Kraton opted not to extend the previously announced Framework Agreement between the company and Formosa Petrochemical Corporation ("FPCC") which expired, in accordance with its terms, on September 30, 2012. The expired agreement had governed the formation of a proposed 50/50 joint venture to build, own and operate a 30 kiloton HSBC plant at FPCC's petrochemical site in Mailiao, Taiwan. Progress on the HSBC joint venture project had been significantly delayed while FPCC waited initially for environmental permit approval, and subsequently while FPCC sought resolution regarding conditions on which the permit was finally approved in July, 2012. FPCC considered the conditions to be too restrictive and limiting on its overall operation in Mailiao, Taiwan.
"Given the importance of the HSBC expansion in Kraton's future growth plans, we are pleased to announce we are moving forward with a stand-alone HSBC expansion project in the Asia Pacific region," says president and CEO Kevin Fogarty. "We believe a significant amount of the engineering and design work conducted to date will be applicable to the alternate location. Moreover, given our significant liquidity and the strength of our balance sheet, we are well-positioned to develop and fund the project on a stand-alone basis," added Fogarty. "Having additional high quality production capability to satisfy our growing customers' future needs is a primary objective for Kraton.

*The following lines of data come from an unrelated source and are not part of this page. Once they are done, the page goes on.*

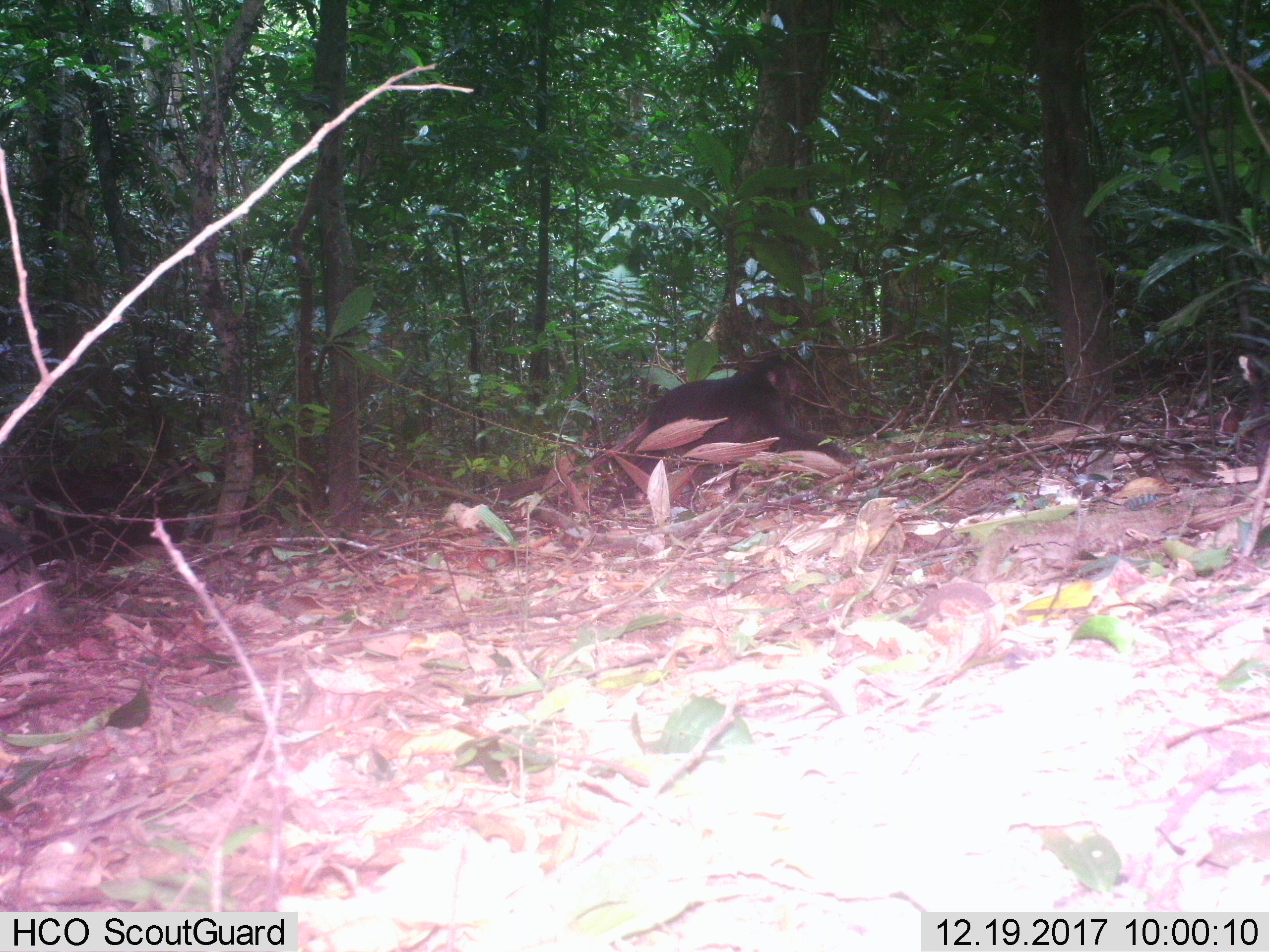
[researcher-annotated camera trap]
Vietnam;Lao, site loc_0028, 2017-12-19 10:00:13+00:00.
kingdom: Animalia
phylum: Chordata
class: Mammalia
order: Primates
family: Cercopithecidae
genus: Macaca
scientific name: Macaca arctoides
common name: stump-tailed macaque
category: stump tailed macaque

In the interim, therefore, we will also explore expansion projects, within our current operating capability, to possibly bridge, if necessary, the timing for the new stand-alone HSBC production."
Presently, it is not possible to estimate with certainty either the project cost or the time-line for completion at an alternate stand-alone location. However, the options under consideration are within existing industrial sites where Kraton should have access to existing infrastructure and utilities, thus minimizing overall project expenditure. In the third quarter 2012 Kraton expects to incur a one-time pre-tax charge not to exceed $10 million associated with the write-off of a portion of project costs incurred to date.